• WHAT THIS TASK INVOLVES: Set down, without alteration, the lines from the one that contains "Is [16,389] at" through the final line of the material below.
※
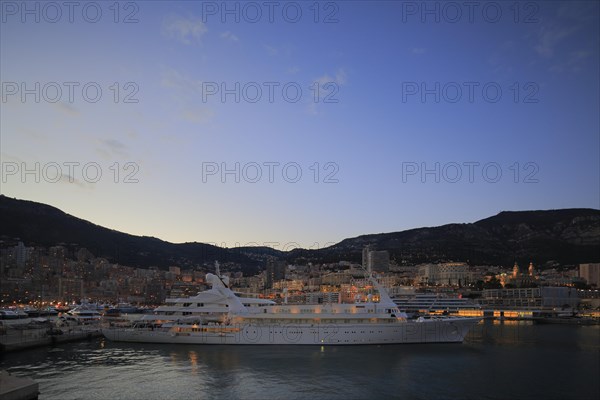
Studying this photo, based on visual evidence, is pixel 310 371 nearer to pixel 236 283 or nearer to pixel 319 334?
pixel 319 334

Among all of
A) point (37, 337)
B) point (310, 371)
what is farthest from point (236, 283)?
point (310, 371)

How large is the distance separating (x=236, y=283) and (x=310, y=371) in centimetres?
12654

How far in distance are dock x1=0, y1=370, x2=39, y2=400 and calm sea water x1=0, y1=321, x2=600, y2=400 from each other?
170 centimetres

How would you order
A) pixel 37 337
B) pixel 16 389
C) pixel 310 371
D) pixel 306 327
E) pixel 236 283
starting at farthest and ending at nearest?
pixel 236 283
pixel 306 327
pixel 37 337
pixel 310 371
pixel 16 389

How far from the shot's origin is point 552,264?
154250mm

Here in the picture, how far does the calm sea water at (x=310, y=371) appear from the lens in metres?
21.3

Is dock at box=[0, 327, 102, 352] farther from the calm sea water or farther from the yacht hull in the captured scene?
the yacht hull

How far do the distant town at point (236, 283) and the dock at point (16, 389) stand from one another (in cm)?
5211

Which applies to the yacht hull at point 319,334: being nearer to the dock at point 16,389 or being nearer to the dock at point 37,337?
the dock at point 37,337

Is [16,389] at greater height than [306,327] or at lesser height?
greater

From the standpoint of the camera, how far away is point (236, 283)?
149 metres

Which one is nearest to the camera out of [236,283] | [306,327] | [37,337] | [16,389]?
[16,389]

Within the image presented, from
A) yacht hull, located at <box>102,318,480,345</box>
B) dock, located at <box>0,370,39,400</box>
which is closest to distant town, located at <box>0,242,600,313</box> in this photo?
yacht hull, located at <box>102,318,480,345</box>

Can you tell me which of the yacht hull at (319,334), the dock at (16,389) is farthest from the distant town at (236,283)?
※
• SOLUTION TO THIS EXERCISE:
Is [16,389] at greater height than [306,327] or at lesser height?
greater

From the standpoint of the camera, how far away is point (236, 283)?
149 metres

Which one is nearest to the camera out of [236,283] | [306,327] | [37,337] | [16,389]?
[16,389]

Within the image presented, from
A) yacht hull, located at <box>102,318,480,345</box>
B) dock, located at <box>0,370,39,400</box>
which is closest to distant town, located at <box>0,242,600,313</box> in this photo?
yacht hull, located at <box>102,318,480,345</box>

Can you tell me which of the yacht hull at (319,334), the dock at (16,389) is farthest from the distant town at (236,283)?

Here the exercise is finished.